Comenzando la guerra, hemos pasado de Bull Run a Antietam, para pasar después a la declaración de emancipación de Lincoln y sus consecuencias; y, ya después, al final de la guerra e, inmediatamente, el asesinato de Lincoln.
Aunque eso no era sino el principio del problema. La reconstrucción se demostró difícil, amén de preñada de enfrentamientos entre la Casa Blanca y el Congreso. A esto siguió el parto, nada fácil, de la décimo cuarta enmienda. Entrando ya en una fase más normalizada, hemos tenido noticia del muy corrupto mandato del presidente Grant. Que no podía terminar sino de forma escandalosa que el bochornoso escrutinio de la elección Tilden-Hayes.
Aprovechando que le mandato de Rutherford Hayes fue como aburridito, hemos empezado a decir cosas sobre el desarrollo económico de las nuevas tierras de los EEUU, con sus vacas, aceros y pozos de petróleo. Y, antes de irnos de vacaciones, nos hemos embarcado en algunas movidas, la principal de ellas la reforma de los ferrocarriles del presi Grover Cleveland. Ya de vuelta, hemos contado los turbulentos años del congreso de millonarios del presidente Harrison, y su política que le llevó a perder las elecciones a favor, otra vez, de Cleveland. Después nos hemos enfrentado al auge del populismo americano y, luego, ya nos hemos metido de lleno en el nacimiento del imperialismo y la guerra contra España, que marca el comienzo de la fase imperialista del país, incluyendo la política asiática y la construcción del canal de Panamá.
Ahora que le hemos dado la vuelta a la esquina del siglo XX, es importante detenernos en un aspecto de la evolución de los Estados Unidos que a menudo queda soslayado por muchos puntos de vista, notablemente los europeos. A los europeos, en efecto, nos gusta juzgar a los Estados Unidos como un jardín ultraliberal donde ninguna de las ideas, digamos, progresistas, tiene el menor espacio. En realidad, esto no es así. Estados Unidos también ha tenido, y tiene, sus coqueteos con la política que nosotros diríamos socialdemócrata y, de hecho, ha tenido esos escarceos desde muy pronto en su existencia. Pero muy especialmente, como decimos, con el cambio de siglo.

## DATOS PROPORCIONADOS
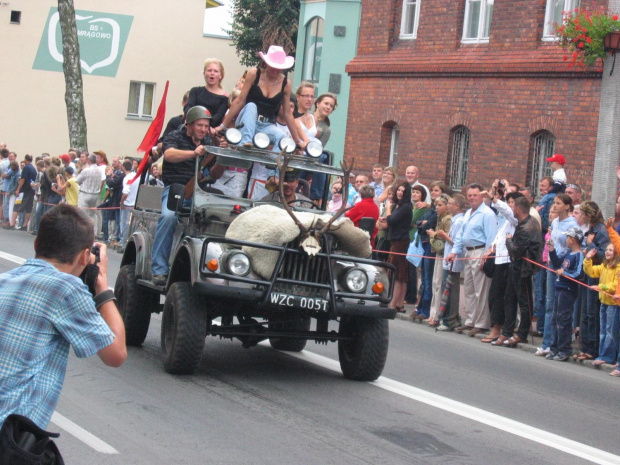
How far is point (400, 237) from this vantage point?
16219 mm

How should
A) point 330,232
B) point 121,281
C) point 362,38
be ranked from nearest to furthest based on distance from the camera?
point 330,232 < point 121,281 < point 362,38

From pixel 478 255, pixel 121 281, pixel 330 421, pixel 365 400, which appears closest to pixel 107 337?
pixel 330 421

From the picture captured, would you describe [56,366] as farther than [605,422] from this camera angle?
No

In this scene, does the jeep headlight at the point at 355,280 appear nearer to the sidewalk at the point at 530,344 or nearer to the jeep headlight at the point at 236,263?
the jeep headlight at the point at 236,263

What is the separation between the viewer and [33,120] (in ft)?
141

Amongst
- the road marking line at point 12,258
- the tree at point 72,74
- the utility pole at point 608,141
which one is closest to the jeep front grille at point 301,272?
the road marking line at point 12,258

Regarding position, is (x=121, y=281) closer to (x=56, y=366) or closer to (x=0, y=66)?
(x=56, y=366)

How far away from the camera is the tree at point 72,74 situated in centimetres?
3000

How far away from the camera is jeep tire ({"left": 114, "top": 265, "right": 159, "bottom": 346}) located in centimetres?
1032

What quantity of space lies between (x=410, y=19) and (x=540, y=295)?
44.6 ft

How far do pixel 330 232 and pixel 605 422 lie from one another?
9.46ft

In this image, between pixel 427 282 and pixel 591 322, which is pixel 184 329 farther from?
pixel 427 282

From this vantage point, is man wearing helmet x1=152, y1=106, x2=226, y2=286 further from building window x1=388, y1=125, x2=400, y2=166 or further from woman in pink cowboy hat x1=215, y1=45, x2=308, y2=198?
building window x1=388, y1=125, x2=400, y2=166

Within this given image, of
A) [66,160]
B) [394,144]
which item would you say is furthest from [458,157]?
[66,160]
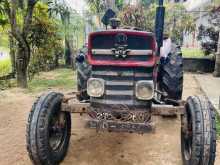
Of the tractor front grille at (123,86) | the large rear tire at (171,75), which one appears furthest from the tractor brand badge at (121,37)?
the large rear tire at (171,75)

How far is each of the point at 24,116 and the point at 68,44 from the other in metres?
8.26

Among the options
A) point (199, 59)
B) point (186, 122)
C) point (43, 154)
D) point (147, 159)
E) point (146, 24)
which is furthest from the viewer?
point (146, 24)

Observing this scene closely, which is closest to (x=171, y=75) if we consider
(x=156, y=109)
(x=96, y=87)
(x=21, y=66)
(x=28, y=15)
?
(x=156, y=109)

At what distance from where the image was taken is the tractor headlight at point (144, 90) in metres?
3.97

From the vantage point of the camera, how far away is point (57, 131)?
4297 mm

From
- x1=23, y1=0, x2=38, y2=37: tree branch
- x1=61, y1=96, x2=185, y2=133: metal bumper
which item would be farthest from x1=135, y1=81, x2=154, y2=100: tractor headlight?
x1=23, y1=0, x2=38, y2=37: tree branch

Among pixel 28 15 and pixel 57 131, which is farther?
pixel 28 15

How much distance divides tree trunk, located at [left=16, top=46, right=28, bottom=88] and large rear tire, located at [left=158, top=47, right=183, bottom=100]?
4.67m

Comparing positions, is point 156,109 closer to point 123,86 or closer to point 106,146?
point 123,86

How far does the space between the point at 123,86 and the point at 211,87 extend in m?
5.88

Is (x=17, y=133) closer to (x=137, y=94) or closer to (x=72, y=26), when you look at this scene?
(x=137, y=94)

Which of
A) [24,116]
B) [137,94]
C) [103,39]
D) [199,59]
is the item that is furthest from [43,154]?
[199,59]

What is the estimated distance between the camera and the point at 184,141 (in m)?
4.20

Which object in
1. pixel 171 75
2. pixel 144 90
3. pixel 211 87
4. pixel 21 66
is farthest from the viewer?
pixel 211 87
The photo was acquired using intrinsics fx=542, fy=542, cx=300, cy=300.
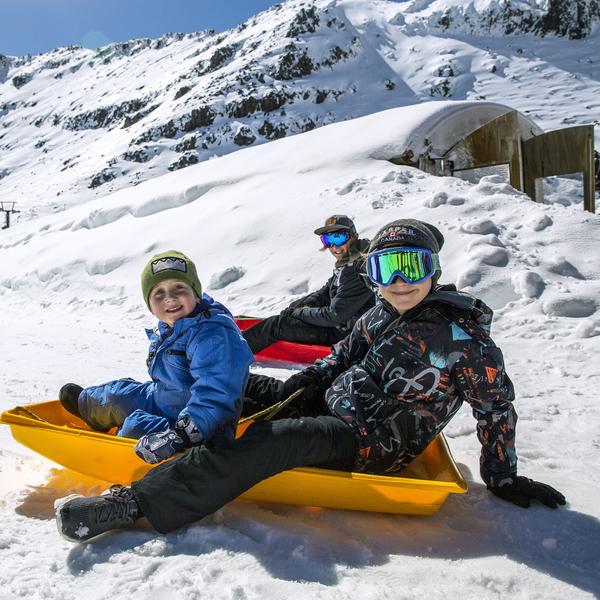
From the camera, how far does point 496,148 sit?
1327 cm

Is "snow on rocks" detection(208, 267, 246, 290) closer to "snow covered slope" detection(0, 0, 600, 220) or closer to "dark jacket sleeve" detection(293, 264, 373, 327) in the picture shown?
"dark jacket sleeve" detection(293, 264, 373, 327)

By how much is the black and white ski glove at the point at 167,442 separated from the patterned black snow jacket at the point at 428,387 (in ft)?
1.97

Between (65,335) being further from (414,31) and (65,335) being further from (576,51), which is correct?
(414,31)

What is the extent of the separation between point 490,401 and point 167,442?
4.08ft

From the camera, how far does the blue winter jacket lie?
2.10 metres

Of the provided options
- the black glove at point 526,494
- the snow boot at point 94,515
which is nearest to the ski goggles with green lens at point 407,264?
the black glove at point 526,494

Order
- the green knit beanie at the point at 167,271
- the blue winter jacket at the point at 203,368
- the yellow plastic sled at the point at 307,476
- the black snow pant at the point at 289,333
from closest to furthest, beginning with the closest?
the yellow plastic sled at the point at 307,476, the blue winter jacket at the point at 203,368, the green knit beanie at the point at 167,271, the black snow pant at the point at 289,333

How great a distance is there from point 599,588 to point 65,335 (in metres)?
6.16

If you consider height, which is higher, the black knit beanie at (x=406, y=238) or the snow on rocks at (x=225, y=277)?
the black knit beanie at (x=406, y=238)

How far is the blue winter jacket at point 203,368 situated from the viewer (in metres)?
2.10

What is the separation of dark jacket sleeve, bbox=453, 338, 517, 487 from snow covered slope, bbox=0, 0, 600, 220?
128 ft

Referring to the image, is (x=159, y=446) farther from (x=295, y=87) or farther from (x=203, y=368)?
(x=295, y=87)

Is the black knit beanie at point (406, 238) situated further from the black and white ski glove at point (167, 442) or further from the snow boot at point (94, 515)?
the snow boot at point (94, 515)

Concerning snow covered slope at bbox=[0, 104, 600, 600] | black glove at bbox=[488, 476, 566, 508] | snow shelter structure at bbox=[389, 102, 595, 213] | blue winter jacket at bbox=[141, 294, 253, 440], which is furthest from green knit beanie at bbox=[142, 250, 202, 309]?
snow shelter structure at bbox=[389, 102, 595, 213]
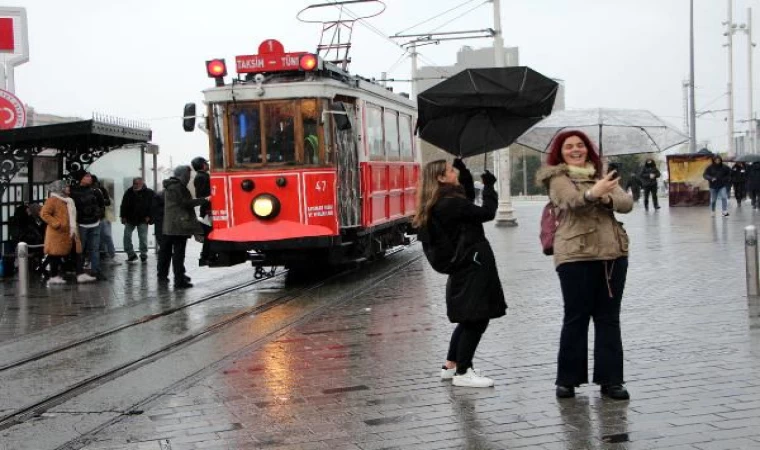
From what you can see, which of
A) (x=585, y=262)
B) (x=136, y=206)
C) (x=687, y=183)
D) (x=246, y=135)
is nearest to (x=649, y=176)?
(x=687, y=183)

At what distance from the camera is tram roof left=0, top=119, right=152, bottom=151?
58.0 ft

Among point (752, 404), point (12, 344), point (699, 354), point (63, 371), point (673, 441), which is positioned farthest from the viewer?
point (12, 344)

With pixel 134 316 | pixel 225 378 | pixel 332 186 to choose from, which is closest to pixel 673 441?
pixel 225 378

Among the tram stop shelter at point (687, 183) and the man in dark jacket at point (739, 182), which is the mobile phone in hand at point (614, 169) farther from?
the man in dark jacket at point (739, 182)

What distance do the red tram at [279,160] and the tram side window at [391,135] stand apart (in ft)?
9.02

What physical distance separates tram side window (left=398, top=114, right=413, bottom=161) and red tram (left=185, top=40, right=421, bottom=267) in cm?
414

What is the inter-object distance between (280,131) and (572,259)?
879 cm

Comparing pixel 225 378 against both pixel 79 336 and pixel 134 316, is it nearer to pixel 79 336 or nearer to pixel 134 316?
pixel 79 336

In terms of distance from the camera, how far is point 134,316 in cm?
1295

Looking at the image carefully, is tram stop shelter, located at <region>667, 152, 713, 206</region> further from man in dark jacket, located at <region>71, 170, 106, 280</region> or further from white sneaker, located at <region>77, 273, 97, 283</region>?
white sneaker, located at <region>77, 273, 97, 283</region>

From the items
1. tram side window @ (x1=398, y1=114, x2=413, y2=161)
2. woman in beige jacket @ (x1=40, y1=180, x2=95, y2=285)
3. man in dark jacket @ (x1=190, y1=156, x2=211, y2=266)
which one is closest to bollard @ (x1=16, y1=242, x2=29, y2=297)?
woman in beige jacket @ (x1=40, y1=180, x2=95, y2=285)

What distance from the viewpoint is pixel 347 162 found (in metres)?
15.8

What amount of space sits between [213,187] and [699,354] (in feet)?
28.2

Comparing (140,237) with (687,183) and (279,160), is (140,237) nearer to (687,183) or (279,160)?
(279,160)
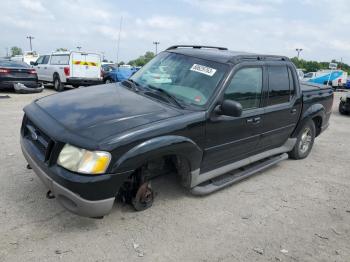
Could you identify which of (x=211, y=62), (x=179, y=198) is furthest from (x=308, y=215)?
(x=211, y=62)

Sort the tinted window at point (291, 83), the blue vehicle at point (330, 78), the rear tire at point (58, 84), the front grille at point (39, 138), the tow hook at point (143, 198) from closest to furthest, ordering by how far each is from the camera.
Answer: the front grille at point (39, 138), the tow hook at point (143, 198), the tinted window at point (291, 83), the rear tire at point (58, 84), the blue vehicle at point (330, 78)

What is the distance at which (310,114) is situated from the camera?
5.73 meters

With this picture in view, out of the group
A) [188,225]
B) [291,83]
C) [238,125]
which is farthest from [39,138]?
[291,83]

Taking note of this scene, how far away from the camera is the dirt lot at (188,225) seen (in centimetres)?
303

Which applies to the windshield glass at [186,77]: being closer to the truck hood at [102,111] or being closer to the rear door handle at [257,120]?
the truck hood at [102,111]

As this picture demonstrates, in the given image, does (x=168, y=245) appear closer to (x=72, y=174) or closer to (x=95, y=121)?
(x=72, y=174)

## QUÉ SE PIDE
• A. Resume en dos oraciones el texto sobre la historia de Estados Unidos.
• B. Prolonga, por favor, el texto sobre la historia de Estados Unidos a partir de su última oración.

## RESPUESTAS
• A. El texto repasa la historia de Estados Unidos desde la guerra, con Bull Run, Antietam, la declaración de emancipación y el asesinato de Lincoln, pasando por la difícil reconstrucción, el corrupto mandato de Grant, el desarrollo económico de las nuevas tierras, las presidencias de Cleveland y Harrison, el auge del populismo y el nacimiento del imperialismo con la guerra contra España. Al llegar al siglo XX, señala que, frente a la imagen europea de un jardín ultraliberal, Estados Unidos ha tenido coqueteos con la política socialdemócrata desde muy pronto, y muy especialmente con el cambio de siglo.

• B.
El
último cuarto del siglo XIX y el comienzo del XX, en efecto, son un
teatro importantísimo para el desarrollo de las ideas progresivas en
Estados Unidos. Como los EEUU son como son, todo esto llegó desde el
cristianismo. En 1879, un reformador evangélico, Henry George,
publicó un libro, Progress
and poverty,
cuyo título ya deja bien claras sus intenciones de llamar la
atención sobre el problema creado por un progreso (el de Estados
Unidos fue muy fuerte y se produjo en muy poco tiempo) que dejaba
demasiada gente atrás. Tras él, Edward Bellamy publicó otra obra,
Looking
Backward,
que fue un auténtico best seller, en la que propugnaba una economía
más nacionalizada.
Los
progresivos o progresistas evangélicos tuvieron un discurso que
sonará muy moderno. Apoyados en el gran pánico financiero de 1893 y
la consiguiente crisis económica, atacaron duramente al liberalismo
de quienes creían que el mercado era capaz de equilibrar todos los
problemas. Por supuesto, también les preocupaban las estrechas
relaciones entre los grandes empresarios y la política.
Al
progresismo nacido desde los teorizantes sociales se vino a unir la
función de la prensa. En los últimos años del siglo XIX, la
verdad, la prensa estadounidense había tenido poco de lo que
enorgullecerse. Su panorama había estado presidido por los medios
sensacionalistas. Sin embargo, con la llegada del siglo la cosa
cambió, ya que muchos periodistas adoptaron la labor de explicarle a
sus lectores la trastienda de la sociedad en la que vivían. Esa
función de contar lo que el poder no quiere que sepas acabó
conociéndose, y así sigue, como muckraking,
algo así como rastrillar el estiércol en sentido literal, aunque la
traducción más correcta es algo así como investigar vidas o
asuntos ajenos. El calificativo lo inauguró,
cómo no, Teddy Roosevelt, en un discurso pronunciado en 1906. Al
presidente, que reconocía que algunas de las denuncias periodísticas
tenían mucho sentido, no le gustaban estos hombres, porque
consideraba que podían acabar por generar revueltas sociales (en
realidad, no lo han hecho; de eso ya se han encargado algún que otro
encontronazo entre policías y gentes de color).
El
muckraking,
en todo caso, vino a coincidir, y la cosa no es casualidad, con la
época de las grandes revistas americanas. En el siglo XIX, en las
casas burguesas se habían visto revistas, desde luego, pero de corte
muy galante. Con el siglo XX llegó la revista popular,
polémica, cabrona. Algunas revistas conservadoras ya existentes,
como el Saturday
Evening Post,
se renovaron y alcanzaron millones de ejemplares de tirada; pero,
además, aparecieron otras como McClure's,
Everybody's, Collier's,
e incluso una revista un tanto descarada llamada Cosmopolitan.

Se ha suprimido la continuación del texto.